With a bulging war chest, Class has sought to transform this cottage industry with four quick-fire acquisitions.
In the latest foray, Class in August announced the purchase of legal documentation firm Topdocs for $13 million ($11.7m cash and $1.3m in Class scrip).
In February this year Class bought the document management business Reckon Docs from the listed accounting software house Reckon, for approximately $13 million.
In early 2020 Class bought the privately owned Nowinfinity for approximately $25 million cash, followed by Smartcorp (also a document business) for $4.2 million.
Meanwhile, Class has entered the trust accounting arena organically, launching its greenfields Class Trust arm last October.
(With the growth of the SMSF sector stalling because of regulatory constraints, the trust market is seen to have better prospects).
Class CEO Andrew Russell estimates Class now has 18% share of the document management and compliance sector, compared with the nearest rival on 6-7%.
“The industry is still fragmented, there are lots of small players,” Russell says “We are by far the market leader and we intend to really take hold.”
At the heart of Class’s acquisition spree is a classic cross-selling strategy.
As Russell explains, the acquisitions expand Class’s accountant client base from 2,800 customers as of June 2020, to more than 7,700 now.
“This market really gives Class the opportunity to move right up the front of the value chain of the wealth accounting customer,” he says.
It’s hoped that the legacy SMSF clients will use Class’s broader suite of administration software, to streamline functions such as changing addresses or adding or removing fund directors.
The acquisitions are part and parcel of Class’s Reimagination strategy, which has expanded Class’s addressable market by 250%, to $365 million.
The fruits of the Reimagination plan – now in its third year – were evident in the Company’s financial results for the year to June 30 2021.
Class posted a 25% revenue increase to $54.9 million, exceeding guidance of 22%, which included $17.7m of earnings before interest tax depreciation and amortisation (EBITDA).

YOUR GOAL —
Please write the next part of the article about Class's acquisition spree, starting after its final sentence. The rows that come next aren't needed for anything here.

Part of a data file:
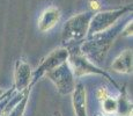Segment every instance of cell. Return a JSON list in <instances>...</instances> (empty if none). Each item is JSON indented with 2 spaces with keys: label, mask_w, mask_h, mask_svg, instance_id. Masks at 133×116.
<instances>
[{
  "label": "cell",
  "mask_w": 133,
  "mask_h": 116,
  "mask_svg": "<svg viewBox=\"0 0 133 116\" xmlns=\"http://www.w3.org/2000/svg\"><path fill=\"white\" fill-rule=\"evenodd\" d=\"M68 56H70V53H68L67 49L60 48V49L53 50L44 60H42L39 66H38V68L35 70L34 73H32V79H34L32 84L36 80H38V78H41L43 74H46L48 72H50V71H52L53 69L58 68L60 64L65 63V62L67 60Z\"/></svg>",
  "instance_id": "277c9868"
},
{
  "label": "cell",
  "mask_w": 133,
  "mask_h": 116,
  "mask_svg": "<svg viewBox=\"0 0 133 116\" xmlns=\"http://www.w3.org/2000/svg\"><path fill=\"white\" fill-rule=\"evenodd\" d=\"M123 36H130L132 35V22H129L124 30H123Z\"/></svg>",
  "instance_id": "5bb4252c"
},
{
  "label": "cell",
  "mask_w": 133,
  "mask_h": 116,
  "mask_svg": "<svg viewBox=\"0 0 133 116\" xmlns=\"http://www.w3.org/2000/svg\"><path fill=\"white\" fill-rule=\"evenodd\" d=\"M111 70L119 73H131L132 72V51L125 50L111 64Z\"/></svg>",
  "instance_id": "9c48e42d"
},
{
  "label": "cell",
  "mask_w": 133,
  "mask_h": 116,
  "mask_svg": "<svg viewBox=\"0 0 133 116\" xmlns=\"http://www.w3.org/2000/svg\"><path fill=\"white\" fill-rule=\"evenodd\" d=\"M117 112L119 116H130L132 114V103L125 94L121 95L117 100Z\"/></svg>",
  "instance_id": "30bf717a"
},
{
  "label": "cell",
  "mask_w": 133,
  "mask_h": 116,
  "mask_svg": "<svg viewBox=\"0 0 133 116\" xmlns=\"http://www.w3.org/2000/svg\"><path fill=\"white\" fill-rule=\"evenodd\" d=\"M102 108H103L105 114H115V113H117V100L111 96L105 97L104 100H102Z\"/></svg>",
  "instance_id": "7c38bea8"
},
{
  "label": "cell",
  "mask_w": 133,
  "mask_h": 116,
  "mask_svg": "<svg viewBox=\"0 0 133 116\" xmlns=\"http://www.w3.org/2000/svg\"><path fill=\"white\" fill-rule=\"evenodd\" d=\"M72 103L74 108L75 116H87V100H86V89L81 82L74 87Z\"/></svg>",
  "instance_id": "52a82bcc"
},
{
  "label": "cell",
  "mask_w": 133,
  "mask_h": 116,
  "mask_svg": "<svg viewBox=\"0 0 133 116\" xmlns=\"http://www.w3.org/2000/svg\"><path fill=\"white\" fill-rule=\"evenodd\" d=\"M60 19V12L58 8H55V7H50L46 11L43 12L42 16L39 19V22H38V28L42 32H46V30H50L51 28H53L57 22L59 21Z\"/></svg>",
  "instance_id": "ba28073f"
},
{
  "label": "cell",
  "mask_w": 133,
  "mask_h": 116,
  "mask_svg": "<svg viewBox=\"0 0 133 116\" xmlns=\"http://www.w3.org/2000/svg\"><path fill=\"white\" fill-rule=\"evenodd\" d=\"M55 116H61V114H60L59 112H56V113H55Z\"/></svg>",
  "instance_id": "2e32d148"
},
{
  "label": "cell",
  "mask_w": 133,
  "mask_h": 116,
  "mask_svg": "<svg viewBox=\"0 0 133 116\" xmlns=\"http://www.w3.org/2000/svg\"><path fill=\"white\" fill-rule=\"evenodd\" d=\"M2 95V89H0V96Z\"/></svg>",
  "instance_id": "e0dca14e"
},
{
  "label": "cell",
  "mask_w": 133,
  "mask_h": 116,
  "mask_svg": "<svg viewBox=\"0 0 133 116\" xmlns=\"http://www.w3.org/2000/svg\"><path fill=\"white\" fill-rule=\"evenodd\" d=\"M48 78L55 84L57 91L63 95L70 94L74 91L75 87V77H74L72 69L67 62L60 64L58 68L46 73Z\"/></svg>",
  "instance_id": "7a4b0ae2"
},
{
  "label": "cell",
  "mask_w": 133,
  "mask_h": 116,
  "mask_svg": "<svg viewBox=\"0 0 133 116\" xmlns=\"http://www.w3.org/2000/svg\"><path fill=\"white\" fill-rule=\"evenodd\" d=\"M15 87L16 91L22 92L29 87L30 81L32 79V72L29 64H27L23 60H17L15 65Z\"/></svg>",
  "instance_id": "8992f818"
},
{
  "label": "cell",
  "mask_w": 133,
  "mask_h": 116,
  "mask_svg": "<svg viewBox=\"0 0 133 116\" xmlns=\"http://www.w3.org/2000/svg\"><path fill=\"white\" fill-rule=\"evenodd\" d=\"M68 57H70V66L72 69L74 77H82V76H87V74H101V76L105 77L107 79H109L116 86L115 81L110 78L108 73H105L103 70L98 69L95 64L91 63L90 60H88L85 56L73 53V55L68 56Z\"/></svg>",
  "instance_id": "3957f363"
},
{
  "label": "cell",
  "mask_w": 133,
  "mask_h": 116,
  "mask_svg": "<svg viewBox=\"0 0 133 116\" xmlns=\"http://www.w3.org/2000/svg\"><path fill=\"white\" fill-rule=\"evenodd\" d=\"M89 5H90V8L91 9H98L99 8V2L97 1V0H90V2H89Z\"/></svg>",
  "instance_id": "9a60e30c"
},
{
  "label": "cell",
  "mask_w": 133,
  "mask_h": 116,
  "mask_svg": "<svg viewBox=\"0 0 133 116\" xmlns=\"http://www.w3.org/2000/svg\"><path fill=\"white\" fill-rule=\"evenodd\" d=\"M96 94H97V97H98V99L101 100V101H102V100H104L105 97L110 96V95H109V92L107 91L105 88H99L98 91H97Z\"/></svg>",
  "instance_id": "4fadbf2b"
},
{
  "label": "cell",
  "mask_w": 133,
  "mask_h": 116,
  "mask_svg": "<svg viewBox=\"0 0 133 116\" xmlns=\"http://www.w3.org/2000/svg\"><path fill=\"white\" fill-rule=\"evenodd\" d=\"M29 91H30V88L28 87V88L25 89L23 96L21 97V100H20V101L12 108V110H11V113H9L8 116H23L24 110H25V106H27V101H28Z\"/></svg>",
  "instance_id": "8fae6325"
},
{
  "label": "cell",
  "mask_w": 133,
  "mask_h": 116,
  "mask_svg": "<svg viewBox=\"0 0 133 116\" xmlns=\"http://www.w3.org/2000/svg\"><path fill=\"white\" fill-rule=\"evenodd\" d=\"M90 14H80L70 20L64 27L63 41L66 45H74L85 38L86 33L89 28Z\"/></svg>",
  "instance_id": "6da1fadb"
},
{
  "label": "cell",
  "mask_w": 133,
  "mask_h": 116,
  "mask_svg": "<svg viewBox=\"0 0 133 116\" xmlns=\"http://www.w3.org/2000/svg\"><path fill=\"white\" fill-rule=\"evenodd\" d=\"M124 11L125 9H118V11L98 13L91 19V22L89 23V33L94 35L97 33H101L102 30H105L115 21L118 20V17L123 15Z\"/></svg>",
  "instance_id": "5b68a950"
}]
</instances>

REPLY TO THE TASK —
Management forecasts 18% revenue growth to $65 million for the current year, with Topdocs alone adding $14m of revenue on an annualised basis.Adjusting for a $3.2 million write down of the value of disposed business Philo Capital, EBITDA is forecast to surge 19% to $25m.
The $54 million acquisition spree meant that debt has doubled to $21m, but Russell describes the gearing ratio of approximately one times EBITDA as “well within tolerances”.
Class has a $25 million budget for further acquisitions and is eyeing “interesting” targets under its so-called Horizon 2 strategy.
Russell says Class could also grow revenue organically, by tapping the potential of cross selling to the expanded client base.
At the same time, management has also sought to expand margins by purging uncommercial legacy contracts and ceasing any unsustainable discounting.
“The key message is we are in a good spot and we don’t need to buy anything further if we don’t want to leverage our position right now,” Russell says.
Insofar as acquisitions go, Class will consider opportunities that involve new products, or scaling the business in existing products. Offshore acquisitions are not out of the question, either.
“We have the credentials to consider big acquisitions … that would fast track us to $100 million [revenue] and above,” Russell says, adding that executing a small acquisition takes up just as much management time as a larger one.
Currently Class bears a modest market capitalisation of $240 million but “if we can get this business rocking and rolling a billion dollar market cap is not that far away,” Russell says.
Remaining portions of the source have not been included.